A la mañana siguiente Paula tuvo que reconocer que Pedro había acertado al insistir en que pasara la semana en Torquay. Llevaba tres horas trabajando sin parar en el balcón, donde la vista y la brisa marina inspiraban sorprendentemente su creatividad. Se le ocurrieron algunas ideas muy interesantes para la página web de la escuela, que desarrollaría ampliamente cuando él la llevara a conocer las instalaciones aquella tarde. También la había ayudado el hecho de que no la hubiera molestado en toda la mañana. No deseaba tenerlo merodeando por su lugar de trabajo después de la confesión de la noche anterior. En la intimidad del crepúsculo le había parecido lo correcto hablarle de su madre, pero bajo la implacable luz del sol, y después de una noche sin apenas pegar ojo, no quería enfrentarse a él. Las confesiones alimentaban las relaciones íntimas, y eso era algo que quería evitar a toda costa con Pedro. Después de su ruptura le había puesto la misma etiqueta que a su padre: Un hombre egoísta y egocéntrico que satisfacía sus caprichos sin preocuparse por nadie más. Y sin embargo, la forma en que la había consolado la noche anterior, respetando su estado de ánimo y su silencio, le había hecho replantearse la pobre opinión que tenía de él.
Oyó unas risas procedentes de la playa y se protegió del sol con los ojos para mirar hacia la orilla. Un grupo de jóvenes rodeaba a Pedro, con sus tablas de surf clavadas verticalmente en la arena como erguidos centinelas. Él estaba en el centro, señalando el mar y haciendo algunas demostraciones técnicas mientras los adolescentes se daban codazos y empujones para estar lo más cerca posible de su ídolo. Se avergonzó de sí misma por haber pensado tan mal de él. Un hombre egoísta no emplearía su precioso tiempo en hablar con unos críos. Un hombre egoísta no la habría consolado como lo hizo la noche anterior. Sintiéndose culpable, cerró la página web de la escuela, recogió sus papeles y lo metió todo en la casa.
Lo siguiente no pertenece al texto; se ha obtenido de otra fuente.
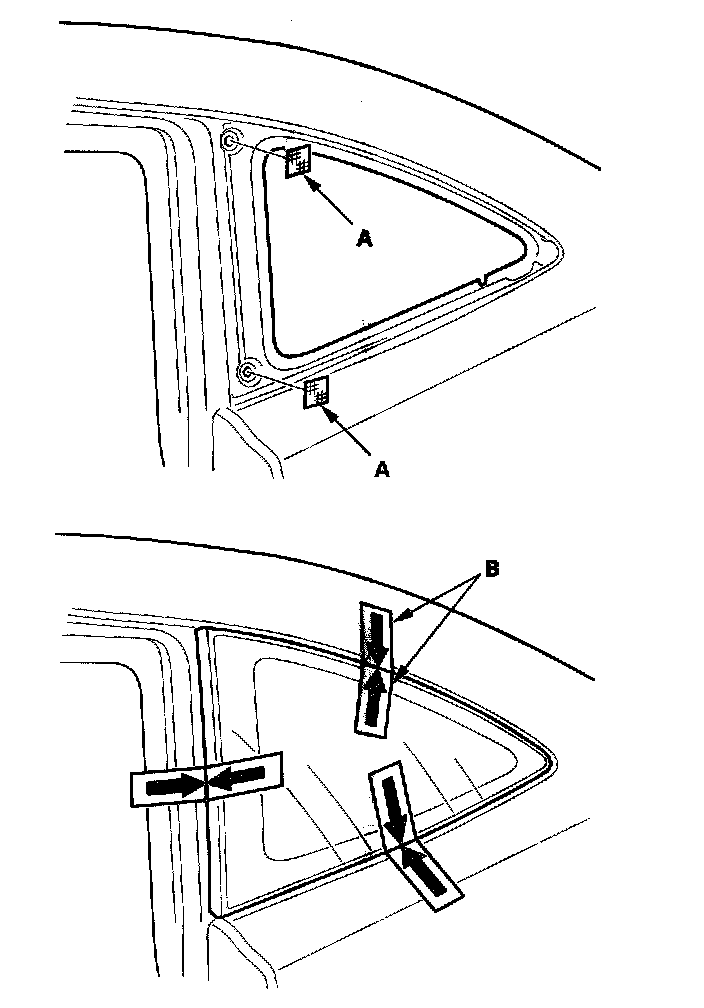 A

A

B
Otra ventaja de trabajar allí era que podía dar un paseo por la playa cada vez que necesitaba despejarse. Y en aquellos momentos quería hacerle ver a Pedro que no lo consideraba tan malo. Se quitó las sandalias y se deleitó con la sensación de la arena en la planta de los pies mientras caminaba hacia él. Cuanto más se acercaba, mejor podía ver las expresiones de admiración en las caras de los jóvenes y oír lo que Pedro les explicaba. Nunca lo había visto tan animado, lo que la hizo preguntarse por qué se había mostrado tan reticente con sus hermanos. Acabadas las explicaciones, los muchachos profirieron un grito de júbilo y agarraron sus tablas para echar a correr hacia el agua. Pedro los observó con un brillo de orgullo y satisfacción.
–¿Has visto eso? –le preguntó a Paula cuando ella llegó a su lado.
–Esos chicos te ven como un dios del surf...
–Solo les he dado unos cuantos consejos básicos, pero la forma en que han respondido... –sacudió la cabeza y miró los cuerpos enfundados en neoprenos que remaban sobre las tablas–. Estaban ansiosos por saberlo todo sobre la escuela de surf y van a contárselo a sus amigos.